IPMSM can prevent the scattering of PMs in high speed and use reluctance torque caused by the difference of magnetic resistance as well as magnetic torque. Because of high speed and high efficiency of IPMSM, it is used in various field such as EV motors, industrial machine tools, and home appliances.
IPMSM can be classified by its PM arrangement and various shape. Among various model of IPMSM, IPMSM with v-shape PM has advantage of high torque and high output in comparison with flat-type PM because the magnetic flux increases as PM cross-sectional area increases. However, IPMSM has the disadvantage of cogging torque that affects torque ripple and noise. Also, optimization of the objective function is difficult because of many design variables and the complicated shape of the rotors in IPMSM.

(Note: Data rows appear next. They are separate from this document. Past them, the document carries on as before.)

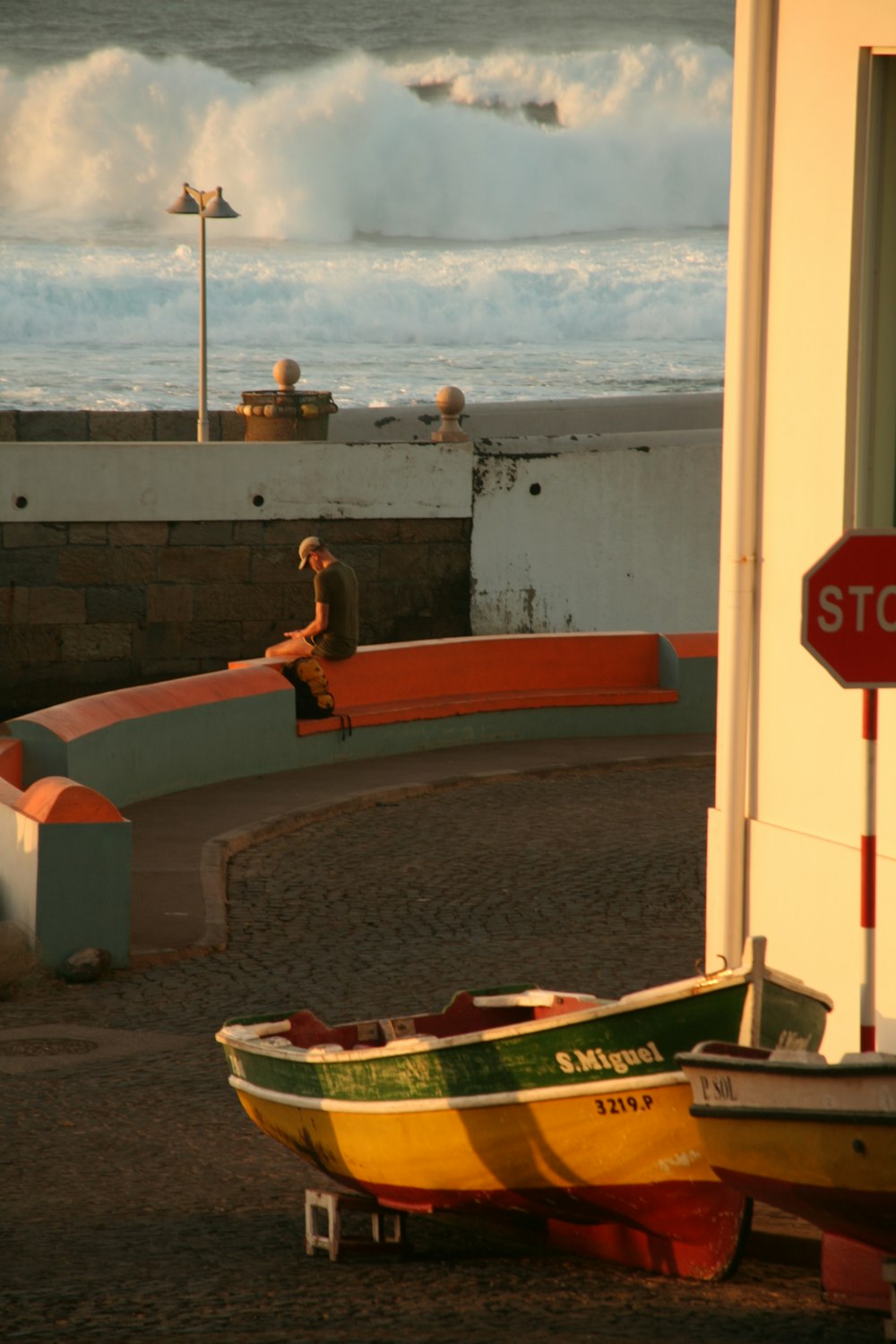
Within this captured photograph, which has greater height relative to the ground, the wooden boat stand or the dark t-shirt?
the dark t-shirt

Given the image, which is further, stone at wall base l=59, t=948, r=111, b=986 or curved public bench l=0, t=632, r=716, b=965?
curved public bench l=0, t=632, r=716, b=965

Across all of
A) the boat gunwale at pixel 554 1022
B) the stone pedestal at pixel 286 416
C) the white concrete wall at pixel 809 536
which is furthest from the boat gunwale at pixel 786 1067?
the stone pedestal at pixel 286 416

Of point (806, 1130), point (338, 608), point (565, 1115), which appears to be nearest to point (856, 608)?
point (806, 1130)

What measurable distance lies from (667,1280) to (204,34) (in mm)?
92878

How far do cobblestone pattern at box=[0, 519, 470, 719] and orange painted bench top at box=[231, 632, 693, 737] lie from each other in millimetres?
6130

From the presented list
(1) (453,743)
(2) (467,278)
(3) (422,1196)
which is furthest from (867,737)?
(2) (467,278)

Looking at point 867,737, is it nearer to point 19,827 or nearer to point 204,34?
point 19,827

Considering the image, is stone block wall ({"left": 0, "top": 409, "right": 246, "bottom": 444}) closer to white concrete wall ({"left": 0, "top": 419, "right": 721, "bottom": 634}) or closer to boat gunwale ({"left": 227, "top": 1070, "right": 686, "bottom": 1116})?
white concrete wall ({"left": 0, "top": 419, "right": 721, "bottom": 634})

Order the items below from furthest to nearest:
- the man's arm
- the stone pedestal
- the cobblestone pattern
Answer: the stone pedestal
the cobblestone pattern
the man's arm

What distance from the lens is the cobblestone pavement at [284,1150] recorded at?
552 cm

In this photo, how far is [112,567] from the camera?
Answer: 76.8 feet

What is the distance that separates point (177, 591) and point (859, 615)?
60.4 ft

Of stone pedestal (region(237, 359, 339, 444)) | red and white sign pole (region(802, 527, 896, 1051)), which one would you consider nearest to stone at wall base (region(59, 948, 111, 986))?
red and white sign pole (region(802, 527, 896, 1051))

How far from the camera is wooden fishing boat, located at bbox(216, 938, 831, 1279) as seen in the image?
552 cm
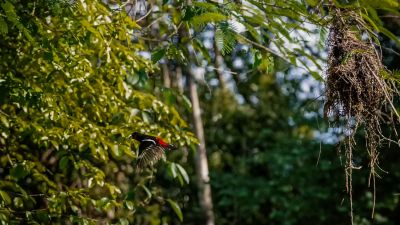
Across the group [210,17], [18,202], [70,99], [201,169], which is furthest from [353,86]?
[201,169]

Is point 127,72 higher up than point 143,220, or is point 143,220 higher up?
point 127,72

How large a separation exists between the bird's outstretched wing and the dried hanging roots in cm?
98

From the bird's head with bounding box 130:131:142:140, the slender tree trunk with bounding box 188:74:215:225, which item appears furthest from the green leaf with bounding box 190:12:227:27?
the slender tree trunk with bounding box 188:74:215:225

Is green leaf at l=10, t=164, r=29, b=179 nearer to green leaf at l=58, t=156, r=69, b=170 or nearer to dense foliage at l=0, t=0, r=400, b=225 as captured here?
dense foliage at l=0, t=0, r=400, b=225

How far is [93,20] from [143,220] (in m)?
4.13

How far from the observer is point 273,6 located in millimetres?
3496

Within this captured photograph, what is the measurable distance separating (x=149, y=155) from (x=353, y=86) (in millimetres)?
1215

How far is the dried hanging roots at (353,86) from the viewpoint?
2.90m

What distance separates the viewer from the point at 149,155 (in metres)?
3.38

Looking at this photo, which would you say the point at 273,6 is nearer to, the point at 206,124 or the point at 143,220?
the point at 143,220

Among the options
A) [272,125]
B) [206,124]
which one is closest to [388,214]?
[272,125]

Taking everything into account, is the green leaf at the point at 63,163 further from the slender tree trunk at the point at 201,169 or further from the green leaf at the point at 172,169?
the slender tree trunk at the point at 201,169

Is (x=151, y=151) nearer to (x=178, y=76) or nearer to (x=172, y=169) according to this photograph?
(x=172, y=169)

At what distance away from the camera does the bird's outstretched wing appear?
11.0 feet
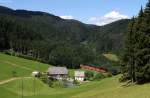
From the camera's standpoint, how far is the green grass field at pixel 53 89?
44.8m

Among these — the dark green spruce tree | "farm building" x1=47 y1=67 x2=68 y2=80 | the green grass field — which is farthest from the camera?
"farm building" x1=47 y1=67 x2=68 y2=80

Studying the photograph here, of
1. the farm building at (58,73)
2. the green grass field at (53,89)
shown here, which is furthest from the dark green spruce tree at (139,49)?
the farm building at (58,73)


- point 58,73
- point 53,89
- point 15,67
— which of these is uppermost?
point 15,67

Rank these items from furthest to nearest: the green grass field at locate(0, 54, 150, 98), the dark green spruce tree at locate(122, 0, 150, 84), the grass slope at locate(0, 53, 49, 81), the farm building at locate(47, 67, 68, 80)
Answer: the farm building at locate(47, 67, 68, 80), the grass slope at locate(0, 53, 49, 81), the dark green spruce tree at locate(122, 0, 150, 84), the green grass field at locate(0, 54, 150, 98)

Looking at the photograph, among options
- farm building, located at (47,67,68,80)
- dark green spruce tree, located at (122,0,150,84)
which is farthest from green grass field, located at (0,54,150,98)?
farm building, located at (47,67,68,80)

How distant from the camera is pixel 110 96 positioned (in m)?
43.0

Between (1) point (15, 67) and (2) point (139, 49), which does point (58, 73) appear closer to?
(1) point (15, 67)

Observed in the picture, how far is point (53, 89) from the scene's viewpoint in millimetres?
88688

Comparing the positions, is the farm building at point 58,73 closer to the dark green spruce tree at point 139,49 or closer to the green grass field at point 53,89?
the green grass field at point 53,89

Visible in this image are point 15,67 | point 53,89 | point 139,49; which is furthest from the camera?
point 15,67

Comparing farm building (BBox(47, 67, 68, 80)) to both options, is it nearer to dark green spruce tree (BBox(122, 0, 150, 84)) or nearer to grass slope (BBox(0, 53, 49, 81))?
grass slope (BBox(0, 53, 49, 81))

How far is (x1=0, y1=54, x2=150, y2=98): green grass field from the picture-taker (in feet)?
147

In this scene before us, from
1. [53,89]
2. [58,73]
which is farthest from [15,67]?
[53,89]

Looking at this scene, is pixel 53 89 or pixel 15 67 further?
pixel 15 67
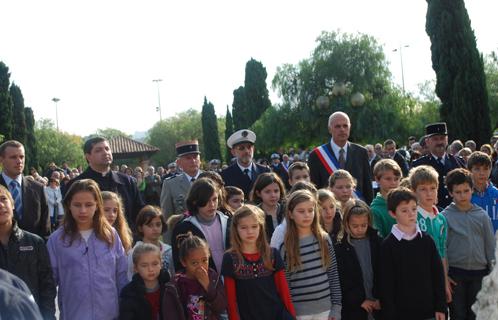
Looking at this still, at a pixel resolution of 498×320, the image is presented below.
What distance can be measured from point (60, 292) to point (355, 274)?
2.40 m

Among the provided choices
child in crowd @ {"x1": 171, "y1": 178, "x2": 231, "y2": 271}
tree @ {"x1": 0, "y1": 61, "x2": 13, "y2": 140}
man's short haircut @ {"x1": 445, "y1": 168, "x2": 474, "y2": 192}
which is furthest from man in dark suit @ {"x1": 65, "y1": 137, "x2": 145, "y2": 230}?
tree @ {"x1": 0, "y1": 61, "x2": 13, "y2": 140}

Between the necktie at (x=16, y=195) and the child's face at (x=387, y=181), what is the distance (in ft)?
11.8

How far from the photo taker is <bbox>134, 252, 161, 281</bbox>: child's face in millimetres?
4797

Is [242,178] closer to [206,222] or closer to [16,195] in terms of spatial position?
[206,222]

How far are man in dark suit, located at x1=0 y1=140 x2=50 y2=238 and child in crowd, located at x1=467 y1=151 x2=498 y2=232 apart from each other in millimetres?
4504

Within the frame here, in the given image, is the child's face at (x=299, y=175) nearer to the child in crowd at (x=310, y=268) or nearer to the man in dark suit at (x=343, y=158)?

The random walk method is an optimization technique which improves the approximation to approach the optimal point from the preceding approximation by using random number for nonlinear function. It can be applied to case where the objective function is discontinuous at some point or non-differential, in which the relationship between the function value and variables is difficult to be explained.
The simplex method is an optimization technique to move the simplex gradually toward the optimal point by comparing the value of the objective function at each vertex of the simplex model formed by the set of n+1 points in an n-dimensional space. The movement of the simplex is performed by using reflection, expansion, and contraction. Simplex method has quick and efficient convergence of design variables than random walk method. However, design variables may converge to local (not global) optimum and whether finding of the global optimum is affected by initial simplex location and its volume or shape. Also, the random walk method takes a lot of iteration and may converge to local optimum in bad case because it depends on randomness or probabilities. Because these methods have their own disadvantages, this paper proposes a combination of two existing methods (random walk and simplex) that overcomes the limitation of each method and the optimal shape design of V-shape IPMSM using random walk and simplex method for minimizing cogging torque. The validity of our optimization technique can be confirmed by comparing cogging torque of the basic model and the optimized model. Random walk and simplex method is thought to be useful in designing electric machines which have complicated shapes and objective function difficult to be estimated.